**What is required:**
Answer these questions from the news excerpt about Saybie:
(a) Below what weight did the hospital's scales fail to pick up anything?
(b) Who said the baby was "roughly the same weight as a large apple or a child's juice box"?
(c) How long did Saybie spend in the NICU before going home?

**Document segment:**
Saybie was so small, in fact, that hospital staff had a tough time recording her weight because the facility's scales didn't pick up anything less than 300 grams. Doctors said the baby’s tiny size was due in part to her early delivery combined with the preeclampsia, which can cause slow growth in utero.

Trisha Khaleghi, the hospital’s senior vice president and chief executive, said the baby girl was “roughly the same weight as a large apple or a child’s juice box.”

Saybie2

The baby girl’s doctors said they never expected the little girl to survive, but fought for her life at the request of her parents, initially telling the distraught mother and father not to expect to spend more than an hour with their daughter before she died.

“We just sat by her bedside the first six hours,” Neonatologist Paul Wozniakremembers. “I thought her chances of making it probably weren’t good. I told the folks every hour I would update them, but there’s a good chance she’s going to die.”

But she didn’t.

Perhaps even more shocking was the fact that Saybie didn’t wind up with the host of after-birth complications so common in micro-preemies, including brain bleeds and lung problems. After spending nearly five months in the NICU, “Saybie” was finally able to go home earlier this month - without oxygen assistance or a feeding tube, and weighing five pounds.

“It lets everyone know that it is possible,” Wozniak said.

Spatial grounding data:
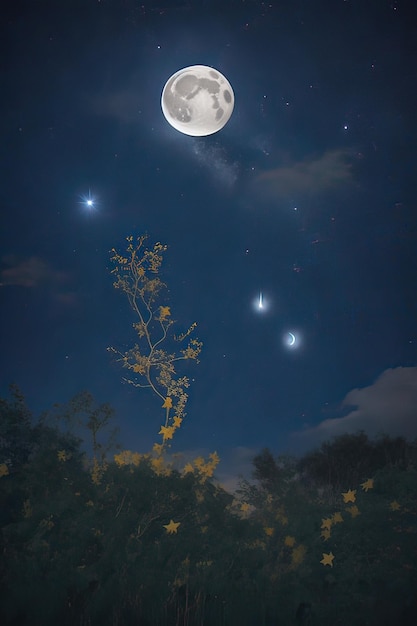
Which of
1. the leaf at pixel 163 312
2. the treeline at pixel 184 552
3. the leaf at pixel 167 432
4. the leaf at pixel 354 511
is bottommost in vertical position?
the treeline at pixel 184 552

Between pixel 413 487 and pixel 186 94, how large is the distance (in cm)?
861

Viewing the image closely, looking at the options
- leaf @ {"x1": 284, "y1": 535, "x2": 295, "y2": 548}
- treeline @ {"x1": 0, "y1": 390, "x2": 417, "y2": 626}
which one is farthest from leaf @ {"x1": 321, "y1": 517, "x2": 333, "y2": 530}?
leaf @ {"x1": 284, "y1": 535, "x2": 295, "y2": 548}

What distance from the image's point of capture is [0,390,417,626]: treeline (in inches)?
179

**Exercise result:**
(a) 300 grams
(b) Trisha Khaleghi, the hospital's senior vice president and chief executive
(c) Nearly five months